OverviewThe "five Cs" summarize the copy editor's job: Make the copy clear, correct, concise, complete, and consistent. Copy editors should make it say what it means, and mean what it says.

Typically, copy editing involves correcting spelling, punctuation, grammar, terminology, jargon, and semantics, and ensuring that the text adheres to the publisher's style or an external style guide, such as the Chicago Manual of Style or the Associated Press Stylebook. Copy editors may shorten the text, to improve it or to fit length limits. This is particularly so in periodical publishing, where copy must be cut to fit a particular layout, and the text changed to ensure there are no "short lines".

Often, copy editors are also responsible for adding any "display copy", such as headlines, standardized headers and footers, and photo captions. And, although proofreading is a distinct task from copy editing, frequently it is one of the tasks performed by copy editors.
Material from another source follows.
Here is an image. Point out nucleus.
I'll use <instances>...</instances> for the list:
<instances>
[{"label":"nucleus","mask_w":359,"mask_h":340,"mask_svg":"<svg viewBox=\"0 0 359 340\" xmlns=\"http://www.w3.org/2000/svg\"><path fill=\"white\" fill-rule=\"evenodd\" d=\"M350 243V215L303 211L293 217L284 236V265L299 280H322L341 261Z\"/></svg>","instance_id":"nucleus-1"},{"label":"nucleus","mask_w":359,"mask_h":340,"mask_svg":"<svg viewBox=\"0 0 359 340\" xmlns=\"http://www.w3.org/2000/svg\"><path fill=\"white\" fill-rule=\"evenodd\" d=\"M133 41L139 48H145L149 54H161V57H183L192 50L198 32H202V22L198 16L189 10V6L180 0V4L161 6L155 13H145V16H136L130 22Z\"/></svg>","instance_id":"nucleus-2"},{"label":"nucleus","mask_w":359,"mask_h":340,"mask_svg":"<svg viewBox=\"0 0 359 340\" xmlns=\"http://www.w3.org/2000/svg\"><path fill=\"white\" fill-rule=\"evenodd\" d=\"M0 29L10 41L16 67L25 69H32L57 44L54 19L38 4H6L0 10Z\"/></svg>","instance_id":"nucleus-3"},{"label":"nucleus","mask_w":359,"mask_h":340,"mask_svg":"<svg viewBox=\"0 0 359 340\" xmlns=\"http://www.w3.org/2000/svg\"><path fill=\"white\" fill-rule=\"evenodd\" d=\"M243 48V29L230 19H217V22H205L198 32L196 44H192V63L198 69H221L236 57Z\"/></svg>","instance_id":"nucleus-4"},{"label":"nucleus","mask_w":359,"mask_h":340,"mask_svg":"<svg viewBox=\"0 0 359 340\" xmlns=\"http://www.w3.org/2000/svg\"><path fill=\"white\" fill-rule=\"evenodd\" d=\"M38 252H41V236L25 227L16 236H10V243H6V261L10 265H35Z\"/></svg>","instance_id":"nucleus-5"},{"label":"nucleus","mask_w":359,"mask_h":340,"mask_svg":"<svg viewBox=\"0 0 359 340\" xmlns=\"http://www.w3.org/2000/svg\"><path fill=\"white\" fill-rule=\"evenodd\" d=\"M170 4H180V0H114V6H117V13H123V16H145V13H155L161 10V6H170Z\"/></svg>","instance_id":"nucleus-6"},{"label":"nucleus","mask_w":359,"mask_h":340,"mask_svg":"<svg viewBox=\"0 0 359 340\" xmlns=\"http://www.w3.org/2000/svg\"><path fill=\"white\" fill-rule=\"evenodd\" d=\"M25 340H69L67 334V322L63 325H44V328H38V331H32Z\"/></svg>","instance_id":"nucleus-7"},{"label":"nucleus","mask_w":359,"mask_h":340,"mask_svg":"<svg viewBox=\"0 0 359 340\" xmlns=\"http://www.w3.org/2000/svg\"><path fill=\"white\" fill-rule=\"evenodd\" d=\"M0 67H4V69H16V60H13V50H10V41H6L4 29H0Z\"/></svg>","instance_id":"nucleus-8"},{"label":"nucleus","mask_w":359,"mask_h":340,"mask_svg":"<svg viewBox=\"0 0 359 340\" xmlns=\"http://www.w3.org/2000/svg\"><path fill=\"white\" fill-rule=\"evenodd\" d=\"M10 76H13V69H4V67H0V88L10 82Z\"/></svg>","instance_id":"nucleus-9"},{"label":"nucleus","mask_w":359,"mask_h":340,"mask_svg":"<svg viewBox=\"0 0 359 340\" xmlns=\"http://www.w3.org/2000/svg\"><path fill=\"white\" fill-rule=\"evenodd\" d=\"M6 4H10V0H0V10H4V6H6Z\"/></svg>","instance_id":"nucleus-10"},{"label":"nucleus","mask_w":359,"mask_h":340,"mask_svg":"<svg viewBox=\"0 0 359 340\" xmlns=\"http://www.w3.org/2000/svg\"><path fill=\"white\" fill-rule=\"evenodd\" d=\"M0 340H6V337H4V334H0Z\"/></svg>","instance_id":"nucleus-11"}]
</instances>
Copy editors are expected to ensure that the text flows, that it is sensible, fair, and accurate, and that any legal problems have been addressed. If a passage is unclear or an assertion seems questionable, the copy editor may ask the writer to clarify it. Sometimes, the copy editor is the only person, other than the writer, to read an entire text before publication and, for this reason, newspaper copy editors are considered the publication's last line of defense.

The role of the copy editor varies considerably from one publication to another. Some newspaper copy editors select stories from wire service copy; others use desktop publishing software to do design and layout work that once was the province of design and production specialists.